Secretary of State Marco Rubio said the department needed slimming down after decades of bureaucratic bloat that had brought spiralling costs with no gains for US citizens. Mr Rubio first announced the reorganisation in April, ordering officials to assess how many jobs would be cut in the closure of 132 bureaus and offices, and the merging of others.

“Since my first day as secretary, I have said that this department must move at the speed of relevancy and in April announced a broad reorganisation of the department to better achieve that goal,” Mr Rubio said in a statement. “The plan submitted to Congress … will result in a more agile department, better equipped to promote America’s interests and keep Americans safe across the world.”

Mr Rubio also posted a link to a Fox News story saying the department plans to merge or eliminate more than 300 offices and bureaus.

An executive summary of the proposal, seen by Reuters, said nearly 45 per cent of the department's domestic offices would be merged, eliminated, consolidated or streamlined in the reorganisation.

The department plans to cut thousands of US-based workers, reducing its civil service and foreign service domestic workforce by 3,448 people, according to the congressional notification, out of 18,780 people as of May 4.

Nearly 2,000 of those will be subjected to job cuts while more than 1,500 will be deferred resignations.

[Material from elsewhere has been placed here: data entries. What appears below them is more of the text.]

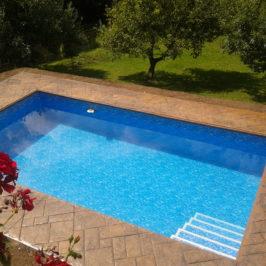razeny-beton-vzor-bridlicova-dlazba-okoli-bazenu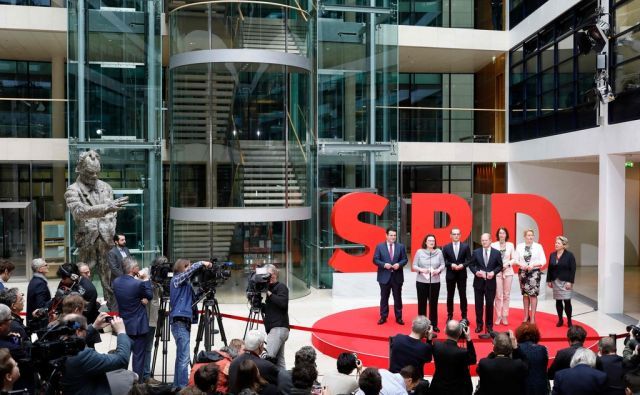 CORRECTION-GERMANY-POLITICS-PARTIES-SPD-GOVERNMENT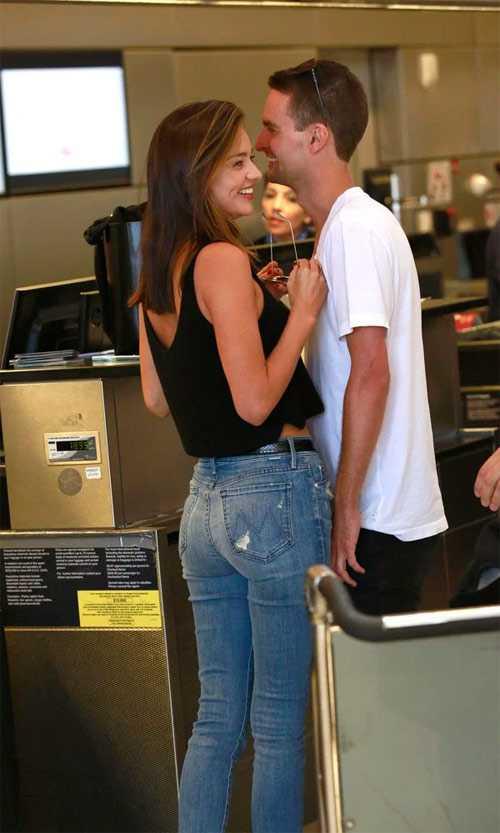 Miranda Kerr quấn quít với người tình tại sân bay
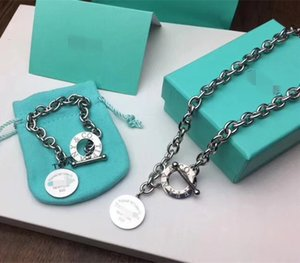 Marca progetta la collana di lusso c della collana del pendente rotondo del cerchio della moneta per la donna elegante braccialetto della clavicola regalo di nozze TT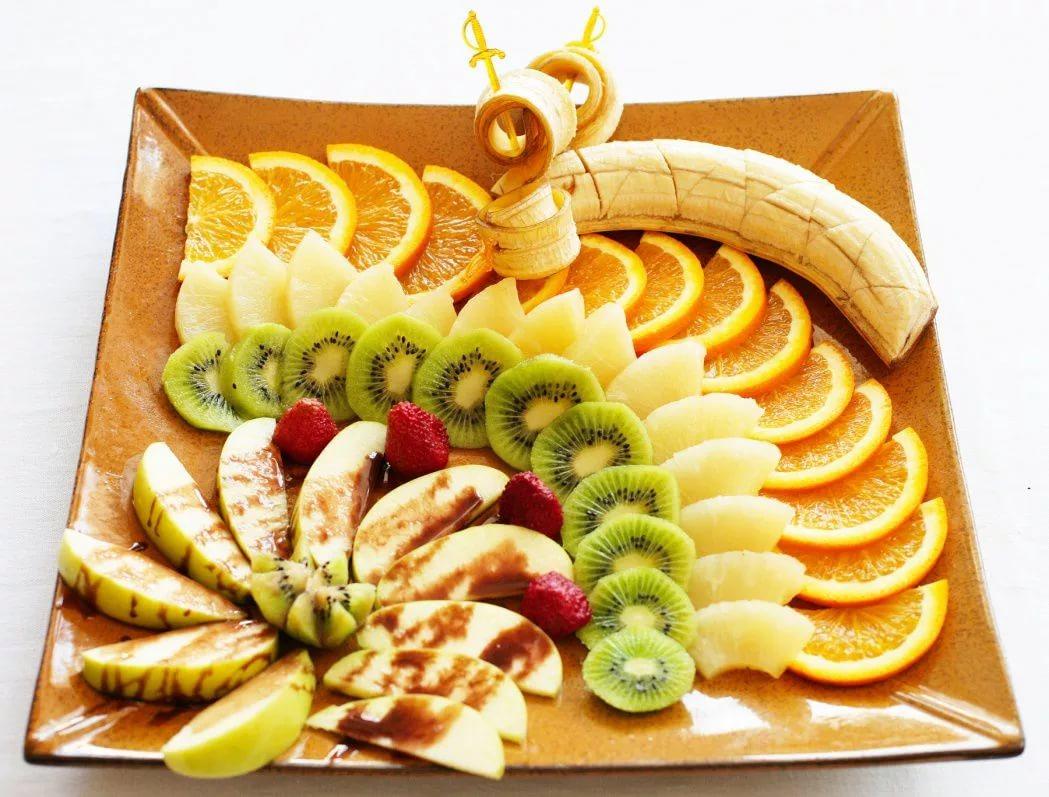 Большая нарезка из фруктов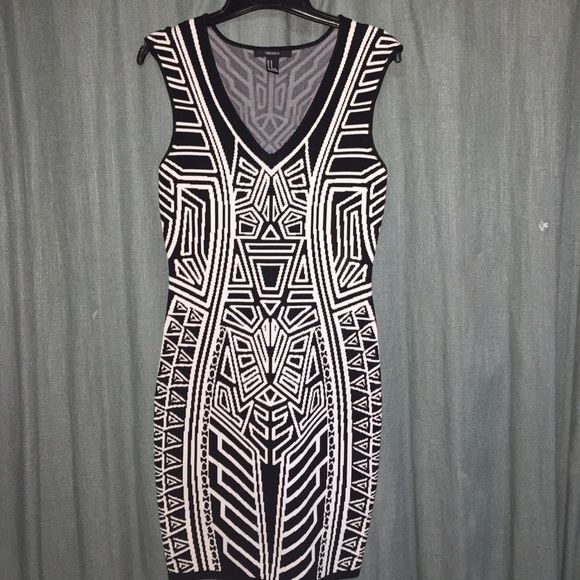Aztec Bodycon Dress Never worn! Thought I would and then I didn't. Very stretchy and flattering Dresses Mini
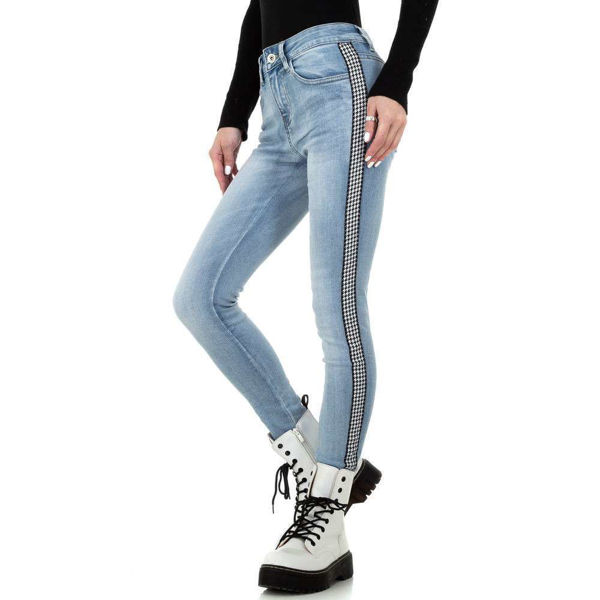 Light-blue-jeans-593566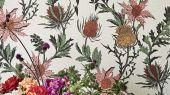 """Обои Cole & Son - """"Thistle"""" арт. 115/14043. Неординарные цветы чертополоха графично выполнены в розовых и оранжевых тонах на светлом фоне. Смелый дизайн напечатан методом шелкографии и имеет благородный матовый финиш. Обои в Москве, адреса магазинов, каталог обоев"""
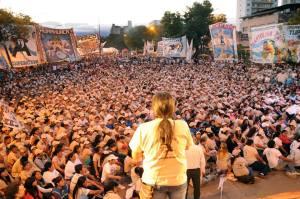 Más de 15 mil personas festejaron por las calles de Jujuy el aniversario de la Tupac Amaru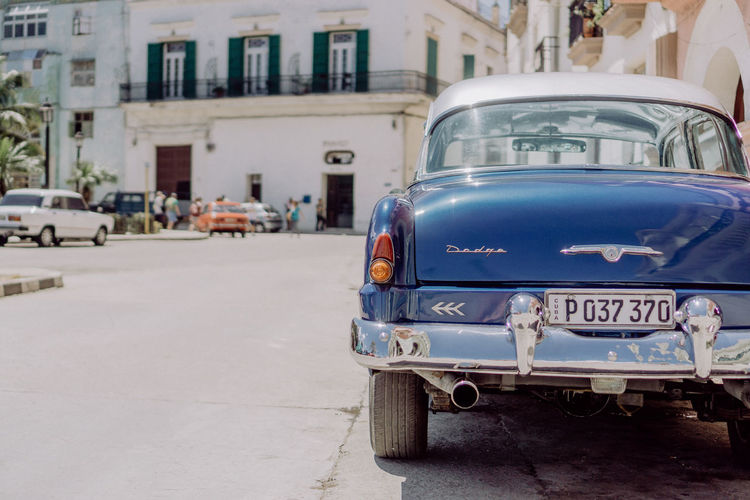 Havana, Cuba Been There. Cars City City Street Cuba Havana Rear View Taking Photos Walking Around Architecture Building Exterior Built Structure Car Close-up Cıty Life Land Vehicle Mode Of Transport Old-fashioned Road Stationary Street Streetphotography Transportation Travel Destinations Vintage Cars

No job cuts are planned for locally employed staff or US personnel posted overseas.

The State Department published a new organisation chart showing that a new undersecretary of state position would be created to oversee foreign assistance and humanitarian affairs, which will include much of the work previously done by the US Agency for International Development, which was eliminated by Elon Musk and the Department for Government Efficiency.

Senior Democratic senators Jeanne Shaheen and Gregory Meeks said the proposed cuts are too broad and would leave an opening for Russia and China to increase their diplomatic contact with other nations.

"We welcome reforms where needed, but they must be done with a scalpel, not a chainsaw," they said in a statement.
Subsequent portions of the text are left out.